ЗАДАНИЕ: Перепечатайте без изменений отрывок из текста о стихах Лермонтова: от слов «Впрочем, о какой» до слов «автор – Яков Костенецкий.» включительно.

ТЕКСТ ДЛЯ ЧТЕНИЯ:
По содержанию фрагмент вернее всего отнести именно к польским событиям, но этому противоречит дата: восстание в Польше началось в ноябре, а стихи написаны на странице, имеющей авторскую помету: 10 июля (1830). Мнением большинства исследователей отрывок трактуется как отклик на революцию во Франции. Однако и эта версия противоречит реалиям текста. Первые известия о парижском возмущении дошли до Москвы в августе. Неясно также, какое отношение имеют к событиям во Франции «самодержавия сыны», да и Суворов вряд ли может быть назван злейшим врагом французской «вольности». К тому же на это событие Лермонтов уже откликнулся – памфлетом на Карла X.
Короче: если проставленное рукой автора число – 10 июля – не является датой французской революции, то почему бы не отнести стихи к Варшавскому восстанию, ведь в их содержании нет ни одного момента, который противоречил бы такому предположению? Лермонтов мог записать текст на оставшейся чистой странице – под датой задуманного, но не состоявшегося стихотворения. Месяц июль 1830 года был месяцем его литературной влюбленности в мадемуазель Сушкову, и каждый день того июля в Середникове, куда мисс Блэк-айз приезжала ежедневно, был поводом к еще и еще одному посланию… Так почему же не предположить, что в тот день между молодыми людьми произошло нечто, что Лермонтов отметил, со свойственной ему пунктуальностью, датой. А стихи не написались, поскольку вполне вероятно, что именно 10 июля 1830 года в Середникове стало известно: в редакции «Московских ведомостей» уже получено сообщение о севастопольской трагедии.
Впрочем, о какой бы революции ни шла здесь речь, стихотворение подтверждает, что и политико-нравственное отделение Лермонтов все-таки выбрал не случайно и что его тогдашние (в 1830–1831 гг.) политические предпочтения мало чем отличались от убеждений радикально настроенной университетской молодежи. Не избежал он, пусть и пассивного, соучастия в так называемой «маловской истории». История эта широко известна благодаря Александру Ивановичу Герцену, описавшему ее в «Былом и думах». Но существует и другая, не столь романтическая версия. Ее автор – Яков Костенецкий.

ИСХОДНЫЕ ДАННЫЕ:
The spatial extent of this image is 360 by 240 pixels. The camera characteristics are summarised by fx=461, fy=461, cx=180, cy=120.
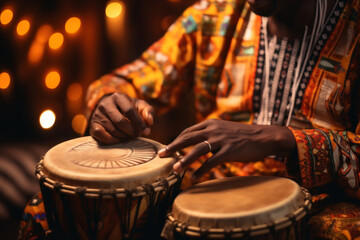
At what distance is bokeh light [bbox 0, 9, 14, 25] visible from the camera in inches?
111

ОТВЕТ НА ЗАДАНИЕ:
Впрочем, о какой бы революции ни шла здесь речь, стихотворение подтверждает, что и политико-нравственное отделение Лермонтов все-таки выбрал не случайно и что его тогдашние (в 1830–1831 гг.) политические предпочтения мало чем отличались от убеждений радикально настроенной университетской молодежи. Не избежал он, пусть и пассивного, соучастия в так называемой «маловской истории». История эта широко известна благодаря Александру Ивановичу Герцену, описавшему ее в «Былом и думах». Но существует и другая, не столь романтическая версия. Ее автор – Яков Костенецкий.